◆ TESTO DELLA PAGINA ◆
============

Tempo di lettura: 3 minuti

Quando vi chiedono come state, magari al mattino, mentre la fretta è tiranna, ma “accettate” sprezzanti del rischio di tardare, di soffermarvi su un marciapiede e fare due chiacchere con una persona che conoscete… voi, come rispondete?
Come elaborate questo apparentemente semplice quesito, per poi sputare fuori una risposta?

Ovvio, nel farlo, va considerata anche la variabile intrinseca che la persona che ve lo chiede, non sia così “vicina”, magari è appena un conoscente.
Questo in genere, depone a favore di una risposta quasi sempre breve, concisa, che sta bene un po’ su tutto e che, dovendo fare i conti con un certo grado di “diffidenza”, è anche intrisa di una sorta di “ermeticità protettiva”, recitata in modo automatico, impulsivo.

Io in questi casi,
uso un “BAH…” però lo associo ad un’espressione facciale che oscilla in modo esemplare, tra il “non ci lamentiamo, dai” e il “ma che caspita te ne viene a te, di sape’ come sto io…” ma con molto più garbo.

Ma quando è qualcuno che “conta”, che ve lo chiede, tutto è diverso.
Ci sono modi veramente sinceri di rispondere.
Non si teme nulla, si può dire tutto.
Mettendo in scena in una brainstorming più o meno comprensibile e “salterina”, tutta una serie di racconti, episodi di vita vissuta, di quotidiana emotività.
Per condividere il “come si vive”, come fulcro, del come si sta.

Il “come stai” viene percepito come frutto di una curiosità genuina, fatta di bene, di umanità.

============

◆ DATI FORNITI ◆
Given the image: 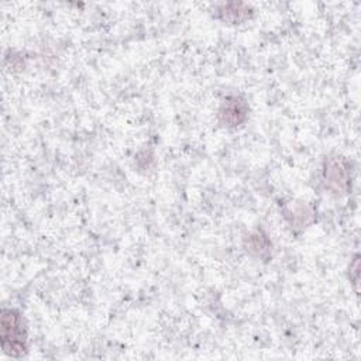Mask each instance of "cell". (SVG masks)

============

◆ ISTRUZIONI ◆
1/ Duplica il passo del testo sul «come stai» che si apre con le parole contenenti "Questo in genere, depone" e si chiude con "modo automatico, impulsivo.".
2/ Nel testo sul «come stai», elenca in ordine tutte le espressioni messe tra virgolette prima della frase che comincia con "Ma quando è qualcuno".
3/ Scrivi il seguito del testo sul «come stai», a partire dall'ultima frase riportata.
I dati non hanno alcun ruolo in questo lavoro.

◆ RISULTATI ◆
1/
Questo in genere, depone a favore di una risposta quasi sempre breve, concisa, che sta bene un po’ su tutto e che, dovendo fare i conti con un certo grado di “diffidenza”, è anche intrisa di una sorta di “ermeticità protettiva”, recitata in modo automatico, impulsivo.

2/
1. accettate
2. vicina
3. diffidenza
4. ermeticità protettiva
5. BAH…
6. non ci lamentiamo, dai
7. ma che caspita te ne viene a te, di sape’ come sto io…

3/
E si parla.
E incredibile ma vero, veniamo anche ascoltati.

Ci sono modi sibillini di rispondere. In genere, con poche ma allungatissime parole, che rallentano come in un moviolone tutto il mondo intorno, lasciando l’interlocutore un pelino dubbioso e perplesso.
Il bello è che chi articola e pronuncia questo tipo di risposta, è anche convinto di esser stato chiarissimo… ammiccando spesso al contempo, un sorrisetto di sfacciato compiacimento.

Ci sono modi svogliati , quasi addolorati, ma che poi come un motore diesel si scaldano, prendono velocità e finiscono in un sorprendente e inaspettato Happy end, fatto di “Ma chi sta meglio di me” detti a profusione.
A volte è autoconvincimento, a volte, è pura verità.

Ci sono modi bugiardi di rispondere, perché non si ha voglia di tirar fuori nulla. Non lo sappiamo manco noi, come stiamo.
Vorresti dire “richiedimelo tra un po’”, ma poi ti esce un “bene”, mentre speri che la maschera che sfoggi, tenga per tutto il tempo, e che non si metta a piovere che se si scioglie, si vedono tutti i difetti e addio rimmel. Quindi, cambi subito argomento, e restituisci il quesito come in uno scambio sotto rete a Wimbledon.

Ci sono anche modi “citazionisti”, in cui non si risponde in modo diretto (si mantiene un po’ di riservatezza), ma ci si riconosce in una sensazione provata da qualcuno prima di noi, qualcuno che ha saputo uscire dall’anonimato tanto da essere ricordato e citato in una confessione così onesta.
Il “colto” qui, ci va a nozze.
Una parte di lui, si gongola nel pensiero che chi lo domanda, veda un po’ un oracolo, e si aspetti una risposta non convenzionale, intrisa di una saggezza che va oltre l’ esperienza personale, divenendo trasversale.
E fa pure “momento cultura”.

Per quanto mi riguarda, quando mi chiedono come sto, mi rendo conto di aver veramente bisogno di “tempo” per rispondere.
Una “pausetta” di silenzio.
Lo so che non è un quiz a premi, che non si vince nulla, ma ho bisogno di rifletterci.
La fretta non mi fa capire come voglio rispondere, ci devo pensare.
Devo chiedermelo per prima io.
Ecco perché ogni volta che non ho il tempo di farlo, a congedo avvenuto, mi rimane sempre dentro uno straordinario e al contempo agghiacciante dubbio.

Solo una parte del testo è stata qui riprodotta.